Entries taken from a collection

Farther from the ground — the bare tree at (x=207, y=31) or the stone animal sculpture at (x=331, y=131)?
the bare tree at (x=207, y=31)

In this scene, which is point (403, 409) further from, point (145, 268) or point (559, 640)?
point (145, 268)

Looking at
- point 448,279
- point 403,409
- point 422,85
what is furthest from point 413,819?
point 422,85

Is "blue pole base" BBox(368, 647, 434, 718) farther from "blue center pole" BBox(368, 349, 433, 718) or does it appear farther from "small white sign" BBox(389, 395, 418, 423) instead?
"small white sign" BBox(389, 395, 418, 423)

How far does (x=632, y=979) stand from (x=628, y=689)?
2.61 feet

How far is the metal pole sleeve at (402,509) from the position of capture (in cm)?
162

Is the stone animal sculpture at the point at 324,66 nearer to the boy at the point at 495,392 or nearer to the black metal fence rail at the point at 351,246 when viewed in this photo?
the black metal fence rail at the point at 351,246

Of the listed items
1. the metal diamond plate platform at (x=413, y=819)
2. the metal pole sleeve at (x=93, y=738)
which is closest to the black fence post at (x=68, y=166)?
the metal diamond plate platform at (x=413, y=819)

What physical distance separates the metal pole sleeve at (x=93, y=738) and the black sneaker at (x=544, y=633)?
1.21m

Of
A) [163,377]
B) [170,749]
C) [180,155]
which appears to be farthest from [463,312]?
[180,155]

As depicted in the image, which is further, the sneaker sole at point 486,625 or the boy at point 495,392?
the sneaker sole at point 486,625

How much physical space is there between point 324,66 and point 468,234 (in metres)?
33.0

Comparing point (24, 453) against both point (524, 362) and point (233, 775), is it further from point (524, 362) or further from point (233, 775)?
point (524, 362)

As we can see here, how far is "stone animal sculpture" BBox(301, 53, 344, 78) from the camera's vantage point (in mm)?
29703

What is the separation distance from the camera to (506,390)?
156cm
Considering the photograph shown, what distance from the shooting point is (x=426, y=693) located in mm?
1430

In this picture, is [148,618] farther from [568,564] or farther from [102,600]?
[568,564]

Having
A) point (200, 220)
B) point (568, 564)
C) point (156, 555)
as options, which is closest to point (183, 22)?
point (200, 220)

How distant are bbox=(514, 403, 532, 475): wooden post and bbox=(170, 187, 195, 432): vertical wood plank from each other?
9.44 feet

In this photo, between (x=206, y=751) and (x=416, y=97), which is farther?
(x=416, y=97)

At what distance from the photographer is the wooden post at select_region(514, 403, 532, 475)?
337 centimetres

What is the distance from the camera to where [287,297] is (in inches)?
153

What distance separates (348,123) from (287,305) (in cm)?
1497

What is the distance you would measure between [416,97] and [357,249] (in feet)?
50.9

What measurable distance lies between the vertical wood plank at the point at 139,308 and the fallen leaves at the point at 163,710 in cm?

### WRITTEN REQUEST
Begin with the line containing "As depicted in" and repeat each line exactly until the records above end.

### FINAL RESULT
As depicted in the image, which is further, the sneaker sole at point 486,625 or the boy at point 495,392?
the sneaker sole at point 486,625

How much physical space is there between point 324,66 and point 468,234 (in metres)?
33.0

Comparing point (24, 453) against both point (524, 362) and point (233, 775), is it further from point (524, 362) or further from point (233, 775)?
point (524, 362)

As we can see here, how far is "stone animal sculpture" BBox(301, 53, 344, 78) from the camera's vantage point (in mm)?
29703

What is the separation distance from the camera to (506,390)?
156cm
Considering the photograph shown, what distance from the shooting point is (x=426, y=693) located in mm?
1430

In this picture, is [148,618] farther from [568,564] or farther from [102,600]?
[568,564]

Having
A) point (200, 220)
B) point (568, 564)
C) point (156, 555)
as options, which is closest to point (183, 22)?
point (200, 220)

How distant are bbox=(514, 403, 532, 475): wooden post and bbox=(170, 187, 195, 432): vertical wood plank from each other?
9.44 feet

In this photo, between (x=206, y=751) and (x=416, y=97), which is farther?
(x=416, y=97)

At what distance from the photographer is the wooden post at select_region(514, 403, 532, 475)?
337 centimetres

What is the distance from the camera to where [287,297] is (in inches)?
153

What distance separates (348,123) from (287,305) (in cm)?
1497

What is the distance you would measure between [416,97] and [357,249] (in feet)?
50.9

What measurable distance lies between the vertical wood plank at the point at 139,308 and the fallen leaves at the point at 163,710 in cm?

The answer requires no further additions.